» Provided records

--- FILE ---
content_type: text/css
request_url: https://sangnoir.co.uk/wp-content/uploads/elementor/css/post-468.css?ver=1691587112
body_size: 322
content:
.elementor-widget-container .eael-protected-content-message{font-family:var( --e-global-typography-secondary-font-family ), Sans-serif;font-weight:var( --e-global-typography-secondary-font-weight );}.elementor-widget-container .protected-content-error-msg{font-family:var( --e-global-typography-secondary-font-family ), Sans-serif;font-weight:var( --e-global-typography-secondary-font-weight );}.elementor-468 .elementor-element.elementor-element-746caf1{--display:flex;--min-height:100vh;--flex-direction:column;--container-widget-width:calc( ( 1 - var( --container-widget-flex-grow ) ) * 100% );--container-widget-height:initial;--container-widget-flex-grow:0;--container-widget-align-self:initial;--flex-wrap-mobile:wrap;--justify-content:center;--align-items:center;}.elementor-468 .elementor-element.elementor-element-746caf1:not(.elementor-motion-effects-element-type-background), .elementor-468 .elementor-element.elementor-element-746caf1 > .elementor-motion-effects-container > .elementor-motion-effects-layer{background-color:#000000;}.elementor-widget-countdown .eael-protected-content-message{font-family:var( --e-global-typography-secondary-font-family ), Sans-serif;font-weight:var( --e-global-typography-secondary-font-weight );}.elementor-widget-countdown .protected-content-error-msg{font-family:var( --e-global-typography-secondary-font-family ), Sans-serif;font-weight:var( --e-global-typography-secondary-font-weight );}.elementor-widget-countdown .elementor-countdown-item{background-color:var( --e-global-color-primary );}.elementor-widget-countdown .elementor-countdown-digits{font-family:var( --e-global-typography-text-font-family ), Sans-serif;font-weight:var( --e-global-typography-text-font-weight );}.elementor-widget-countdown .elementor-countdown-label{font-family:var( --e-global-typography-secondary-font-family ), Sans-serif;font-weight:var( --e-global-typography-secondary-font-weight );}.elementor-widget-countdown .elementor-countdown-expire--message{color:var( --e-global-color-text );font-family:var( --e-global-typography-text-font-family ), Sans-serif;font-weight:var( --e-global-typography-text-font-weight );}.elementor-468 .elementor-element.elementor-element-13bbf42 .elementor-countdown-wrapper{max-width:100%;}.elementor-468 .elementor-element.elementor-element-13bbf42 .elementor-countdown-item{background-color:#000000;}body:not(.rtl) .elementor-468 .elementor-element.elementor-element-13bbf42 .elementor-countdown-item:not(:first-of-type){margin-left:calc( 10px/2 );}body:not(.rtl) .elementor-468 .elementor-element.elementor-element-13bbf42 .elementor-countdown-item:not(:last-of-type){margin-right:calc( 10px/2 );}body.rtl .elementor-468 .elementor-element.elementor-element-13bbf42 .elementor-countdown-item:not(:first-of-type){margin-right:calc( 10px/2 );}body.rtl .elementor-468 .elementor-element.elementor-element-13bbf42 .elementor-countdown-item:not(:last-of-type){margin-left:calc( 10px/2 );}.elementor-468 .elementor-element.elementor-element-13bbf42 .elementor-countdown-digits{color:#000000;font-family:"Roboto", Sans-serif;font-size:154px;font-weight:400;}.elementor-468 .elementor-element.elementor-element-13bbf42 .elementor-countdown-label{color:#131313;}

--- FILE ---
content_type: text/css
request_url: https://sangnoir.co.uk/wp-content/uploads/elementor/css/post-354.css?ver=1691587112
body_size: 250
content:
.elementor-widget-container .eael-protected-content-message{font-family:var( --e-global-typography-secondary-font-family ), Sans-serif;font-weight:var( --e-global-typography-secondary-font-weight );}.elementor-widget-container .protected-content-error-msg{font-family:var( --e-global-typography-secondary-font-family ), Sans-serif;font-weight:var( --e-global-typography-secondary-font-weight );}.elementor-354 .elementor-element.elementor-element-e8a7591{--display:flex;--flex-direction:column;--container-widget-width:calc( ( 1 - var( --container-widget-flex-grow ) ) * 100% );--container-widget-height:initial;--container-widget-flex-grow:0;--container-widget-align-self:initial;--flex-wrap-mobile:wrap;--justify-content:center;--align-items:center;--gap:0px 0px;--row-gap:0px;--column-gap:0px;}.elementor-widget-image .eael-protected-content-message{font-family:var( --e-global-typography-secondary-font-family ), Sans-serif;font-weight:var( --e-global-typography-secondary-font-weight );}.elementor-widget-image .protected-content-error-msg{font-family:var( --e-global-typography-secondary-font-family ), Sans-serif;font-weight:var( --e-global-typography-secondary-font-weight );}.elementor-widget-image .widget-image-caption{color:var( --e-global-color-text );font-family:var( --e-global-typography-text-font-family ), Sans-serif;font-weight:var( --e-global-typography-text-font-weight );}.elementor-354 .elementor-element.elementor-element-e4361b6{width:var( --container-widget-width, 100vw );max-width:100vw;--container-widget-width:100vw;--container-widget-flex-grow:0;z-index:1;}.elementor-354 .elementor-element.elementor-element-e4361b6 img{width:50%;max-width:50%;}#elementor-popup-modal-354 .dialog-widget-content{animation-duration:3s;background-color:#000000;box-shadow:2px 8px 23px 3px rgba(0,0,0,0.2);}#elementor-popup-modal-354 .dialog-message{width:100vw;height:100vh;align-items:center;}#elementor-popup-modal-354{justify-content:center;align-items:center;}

» Directions for this task
Output each entry precisely as given.

» Response below
--- FILE ---
content_type: text/css
request_url: https://sangnoir.co.uk/wp-content/uploads/elementor/css/post-468.css?ver=1691587112
body_size: 322
content:
.elementor-widget-container .eael-protected-content-message{font-family:var( --e-global-typography-secondary-font-family ), Sans-serif;font-weight:var( --e-global-typography-secondary-font-weight );}.elementor-widget-container .protected-content-error-msg{font-family:var( --e-global-typography-secondary-font-family ), Sans-serif;font-weight:var( --e-global-typography-secondary-font-weight );}.elementor-468 .elementor-element.elementor-element-746caf1{--display:flex;--min-height:100vh;--flex-direction:column;--container-widget-width:calc( ( 1 - var( --container-widget-flex-grow ) ) * 100% );--container-widget-height:initial;--container-widget-flex-grow:0;--container-widget-align-self:initial;--flex-wrap-mobile:wrap;--justify-content:center;--align-items:center;}.elementor-468 .elementor-element.elementor-element-746caf1:not(.elementor-motion-effects-element-type-background), .elementor-468 .elementor-element.elementor-element-746caf1 > .elementor-motion-effects-container > .elementor-motion-effects-layer{background-color:#000000;}.elementor-widget-countdown .eael-protected-content-message{font-family:var( --e-global-typography-secondary-font-family ), Sans-serif;font-weight:var( --e-global-typography-secondary-font-weight );}.elementor-widget-countdown .protected-content-error-msg{font-family:var( --e-global-typography-secondary-font-family ), Sans-serif;font-weight:var( --e-global-typography-secondary-font-weight );}.elementor-widget-countdown .elementor-countdown-item{background-color:var( --e-global-color-primary );}.elementor-widget-countdown .elementor-countdown-digits{font-family:var( --e-global-typography-text-font-family ), Sans-serif;font-weight:var( --e-global-typography-text-font-weight );}.elementor-widget-countdown .elementor-countdown-label{font-family:var( --e-global-typography-secondary-font-family ), Sans-serif;font-weight:var( --e-global-typography-secondary-font-weight );}.elementor-widget-countdown .elementor-countdown-expire--message{color:var( --e-global-color-text );font-family:var( --e-global-typography-text-font-family ), Sans-serif;font-weight:var( --e-global-typography-text-font-weight );}.elementor-468 .elementor-element.elementor-element-13bbf42 .elementor-countdown-wrapper{max-width:100%;}.elementor-468 .elementor-element.elementor-element-13bbf42 .elementor-countdown-item{background-color:#000000;}body:not(.rtl) .elementor-468 .elementor-element.elementor-element-13bbf42 .elementor-countdown-item:not(:first-of-type){margin-left:calc( 10px/2 );}body:not(.rtl) .elementor-468 .elementor-element.elementor-element-13bbf42 .elementor-countdown-item:not(:last-of-type){margin-right:calc( 10px/2 );}body.rtl .elementor-468 .elementor-element.elementor-element-13bbf42 .elementor-countdown-item:not(:first-of-type){margin-right:calc( 10px/2 );}body.rtl .elementor-468 .elementor-element.elementor-element-13bbf42 .elementor-countdown-item:not(:last-of-type){margin-left:calc( 10px/2 );}.elementor-468 .elementor-element.elementor-element-13bbf42 .elementor-countdown-digits{color:#000000;font-family:"Roboto", Sans-serif;font-size:154px;font-weight:400;}.elementor-468 .elementor-element.elementor-element-13bbf42 .elementor-countdown-label{color:#131313;}

--- FILE ---
content_type: text/css
request_url: https://sangnoir.co.uk/wp-content/uploads/elementor/css/post-354.css?ver=1691587112
body_size: 250
content:
.elementor-widget-container .eael-protected-content-message{font-family:var( --e-global-typography-secondary-font-family ), Sans-serif;font-weight:var( --e-global-typography-secondary-font-weight );}.elementor-widget-container .protected-content-error-msg{font-family:var( --e-global-typography-secondary-font-family ), Sans-serif;font-weight:var( --e-global-typography-secondary-font-weight );}.elementor-354 .elementor-element.elementor-element-e8a7591{--display:flex;--flex-direction:column;--container-widget-width:calc( ( 1 - var( --container-widget-flex-grow ) ) * 100% );--container-widget-height:initial;--container-widget-flex-grow:0;--container-widget-align-self:initial;--flex-wrap-mobile:wrap;--justify-content:center;--align-items:center;--gap:0px 0px;--row-gap:0px;--column-gap:0px;}.elementor-widget-image .eael-protected-content-message{font-family:var( --e-global-typography-secondary-font-family ), Sans-serif;font-weight:var( --e-global-typography-secondary-font-weight );}.elementor-widget-image .protected-content-error-msg{font-family:var( --e-global-typography-secondary-font-family ), Sans-serif;font-weight:var( --e-global-typography-secondary-font-weight );}.elementor-widget-image .widget-image-caption{color:var( --e-global-color-text );font-family:var( --e-global-typography-text-font-family ), Sans-serif;font-weight:var( --e-global-typography-text-font-weight );}.elementor-354 .elementor-element.elementor-element-e4361b6{width:var( --container-widget-width, 100vw );max-width:100vw;--container-widget-width:100vw;--container-widget-flex-grow:0;z-index:1;}.elementor-354 .elementor-element.elementor-element-e4361b6 img{width:50%;max-width:50%;}#elementor-popup-modal-354 .dialog-widget-content{animation-duration:3s;background-color:#000000;box-shadow:2px 8px 23px 3px rgba(0,0,0,0.2);}#elementor-popup-modal-354 .dialog-message{width:100vw;height:100vh;align-items:center;}#elementor-popup-modal-354{justify-content:center;align-items:center;}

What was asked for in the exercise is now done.